** BEGIN Supplied information **

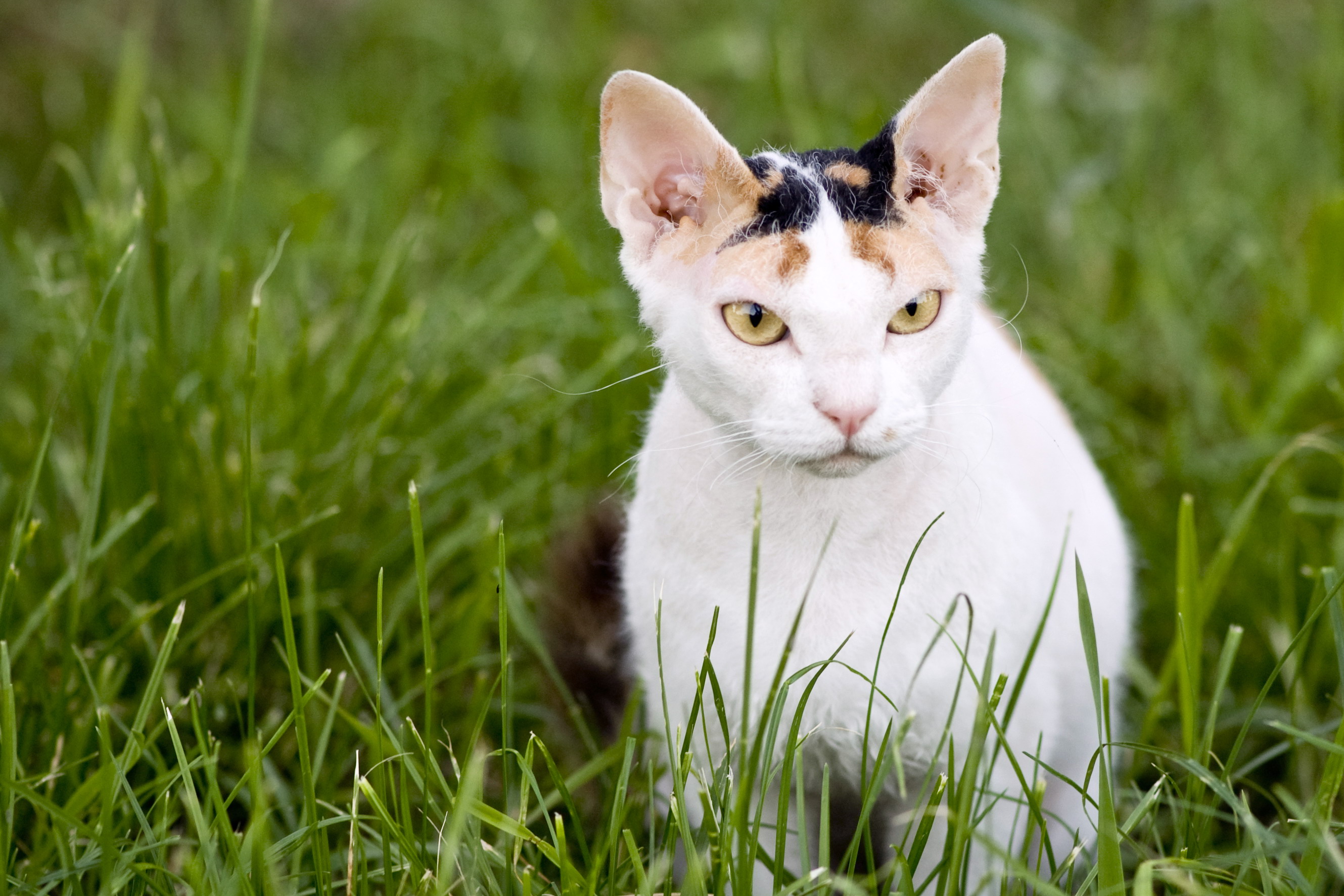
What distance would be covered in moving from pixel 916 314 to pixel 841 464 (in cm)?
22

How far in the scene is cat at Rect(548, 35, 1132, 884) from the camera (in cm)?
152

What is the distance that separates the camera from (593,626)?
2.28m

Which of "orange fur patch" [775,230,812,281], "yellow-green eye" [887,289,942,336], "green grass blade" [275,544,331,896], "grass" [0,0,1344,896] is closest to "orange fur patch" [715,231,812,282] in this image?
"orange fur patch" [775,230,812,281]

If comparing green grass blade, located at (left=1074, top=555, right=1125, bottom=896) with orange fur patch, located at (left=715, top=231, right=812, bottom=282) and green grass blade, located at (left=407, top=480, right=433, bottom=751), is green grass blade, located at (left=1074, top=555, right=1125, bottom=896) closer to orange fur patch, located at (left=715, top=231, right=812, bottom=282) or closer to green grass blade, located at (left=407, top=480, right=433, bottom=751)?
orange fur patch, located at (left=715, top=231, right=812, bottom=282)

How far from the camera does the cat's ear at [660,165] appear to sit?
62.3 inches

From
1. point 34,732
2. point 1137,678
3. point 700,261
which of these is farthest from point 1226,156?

** END Supplied information **

#### [Directions for this task]
Leave out the pictures and copy the rest of the material above exactly.

#### [Solution to this problem]
What distance would be covered in moving from pixel 916 314 to pixel 841 464 (in cm)?
22

How far in the scene is cat at Rect(548, 35, 1132, 884) from the camera (in cm)?
152

What is the distance that separates the camera from (593,626)?
2.28m

Which of "orange fur patch" [775,230,812,281], "yellow-green eye" [887,289,942,336], "green grass blade" [275,544,331,896], "grass" [0,0,1344,896] is closest to "orange fur patch" [715,231,812,282] in this image?
"orange fur patch" [775,230,812,281]

If comparing green grass blade, located at (left=1074, top=555, right=1125, bottom=896) with orange fur patch, located at (left=715, top=231, right=812, bottom=282) and green grass blade, located at (left=407, top=480, right=433, bottom=751), is green grass blade, located at (left=1074, top=555, right=1125, bottom=896) closer to orange fur patch, located at (left=715, top=231, right=812, bottom=282) or closer to green grass blade, located at (left=407, top=480, right=433, bottom=751)?
orange fur patch, located at (left=715, top=231, right=812, bottom=282)

How far from the camera does the cat's ear at [660,165] appear to sit?
62.3 inches

From
1. point 34,732
2. point 1137,678
3. point 700,261
which of these is farthest from point 1226,156?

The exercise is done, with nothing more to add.